Dziś będą dwa wpisy,ponieważ dosyć dużo nagromadziło mi się materiału przez te dwa dni i muszą się koniecznie z tym wszystkim podzielić.Przez jakiś czas moje wypieki i wszystko co robiłam w kuchni było nie udane..może to dlatego,że tak długo nic nie robiłam i wyszłam z wprawy..
Od kilku dni codziennie coś pieczę a że nie lubię robić czegoś dwa razy to za każdym razem przepis jest inny.Była tarta a dziś kolej na mocno czekoladowe ciacho z frużeliną z owoców leśnych oraz kremem kokosowym,dla mnie to połączenie doskonałe wyrazisty smak czekolady,lekko kwaśna frużelina i słodka warstwa kokosowa daje mieszankę wybuchową i niestety kaloryczną :)
Przepis na domową frużelinę
Składniki:
- 500 g owoców (w moim przypadku była to mieszanka mrożonych owoców lesnych)
- 2 łyżeczki żelatyny w proszku
- cztery łyżki cukru
- 1,5 łyżeczki mąki ziemniaczanej rozpuszczonej w odrobinie wody
Przygotowanie:
W garnuszku mieszamy owoce razem z cukrem.Podgrzewamy,aż cukier się całkowicie rozpuści.Dodajemy mąkę rozpuszczoną w wodzie,czekamy aż wszystko się zagotuję i zdejmujemy z palnika.
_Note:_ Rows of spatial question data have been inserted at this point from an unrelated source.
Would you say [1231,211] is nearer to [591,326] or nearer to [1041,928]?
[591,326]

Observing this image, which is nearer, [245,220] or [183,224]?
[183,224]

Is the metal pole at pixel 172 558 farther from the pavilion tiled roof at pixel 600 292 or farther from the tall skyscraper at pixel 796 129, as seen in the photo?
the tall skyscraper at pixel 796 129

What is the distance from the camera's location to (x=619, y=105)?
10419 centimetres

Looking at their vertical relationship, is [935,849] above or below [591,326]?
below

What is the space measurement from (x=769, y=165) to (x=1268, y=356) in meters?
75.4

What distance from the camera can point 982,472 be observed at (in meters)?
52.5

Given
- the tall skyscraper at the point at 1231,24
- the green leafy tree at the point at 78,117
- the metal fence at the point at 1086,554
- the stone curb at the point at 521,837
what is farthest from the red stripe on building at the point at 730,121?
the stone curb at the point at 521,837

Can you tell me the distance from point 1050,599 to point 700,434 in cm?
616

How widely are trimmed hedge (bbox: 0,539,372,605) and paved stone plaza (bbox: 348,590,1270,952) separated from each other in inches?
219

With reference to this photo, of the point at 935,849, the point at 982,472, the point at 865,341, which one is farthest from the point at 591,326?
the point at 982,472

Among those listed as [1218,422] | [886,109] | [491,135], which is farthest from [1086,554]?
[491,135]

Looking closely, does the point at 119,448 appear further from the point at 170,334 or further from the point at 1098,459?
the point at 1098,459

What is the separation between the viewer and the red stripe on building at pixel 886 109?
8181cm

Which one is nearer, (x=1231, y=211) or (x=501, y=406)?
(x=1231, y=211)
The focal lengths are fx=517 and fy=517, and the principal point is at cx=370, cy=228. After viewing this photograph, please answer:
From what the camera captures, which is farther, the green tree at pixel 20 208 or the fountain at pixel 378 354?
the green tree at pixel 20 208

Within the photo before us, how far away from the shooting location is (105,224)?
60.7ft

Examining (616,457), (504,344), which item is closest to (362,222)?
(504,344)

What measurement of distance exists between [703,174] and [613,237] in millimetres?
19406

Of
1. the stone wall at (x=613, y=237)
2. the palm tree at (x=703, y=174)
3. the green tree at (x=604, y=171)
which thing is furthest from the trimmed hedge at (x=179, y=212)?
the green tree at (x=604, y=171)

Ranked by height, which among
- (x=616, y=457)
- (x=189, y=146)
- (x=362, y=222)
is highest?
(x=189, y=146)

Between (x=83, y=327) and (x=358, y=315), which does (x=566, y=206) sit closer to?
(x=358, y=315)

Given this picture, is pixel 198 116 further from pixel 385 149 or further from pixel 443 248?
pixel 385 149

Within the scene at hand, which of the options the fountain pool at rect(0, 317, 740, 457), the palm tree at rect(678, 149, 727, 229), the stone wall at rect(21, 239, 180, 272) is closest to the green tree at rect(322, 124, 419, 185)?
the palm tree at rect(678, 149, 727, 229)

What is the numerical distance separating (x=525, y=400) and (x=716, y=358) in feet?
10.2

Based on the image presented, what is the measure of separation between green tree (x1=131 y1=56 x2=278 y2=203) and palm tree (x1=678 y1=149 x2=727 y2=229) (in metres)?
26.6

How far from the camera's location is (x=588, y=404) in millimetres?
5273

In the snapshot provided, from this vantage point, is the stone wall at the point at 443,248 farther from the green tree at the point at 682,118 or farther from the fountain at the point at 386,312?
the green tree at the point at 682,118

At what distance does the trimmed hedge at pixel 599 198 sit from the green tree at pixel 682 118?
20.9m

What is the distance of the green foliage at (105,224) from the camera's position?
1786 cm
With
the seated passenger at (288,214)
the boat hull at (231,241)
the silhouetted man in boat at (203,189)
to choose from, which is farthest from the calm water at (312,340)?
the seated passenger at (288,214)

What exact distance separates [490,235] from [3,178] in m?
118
Żelatynę zalewamy 4 łyżkami wody i czekamy aż napęcznieje.
Po napęcznieniu dodajemy do gorących owoców,mieszamy do całkowitego rozpuszczenia,ale nie możemy doprowadzić do wrzenia.Zdejmujemy z palnika i czekamy,aż frużelina wystygnie i będzie miała konsystencje żelu.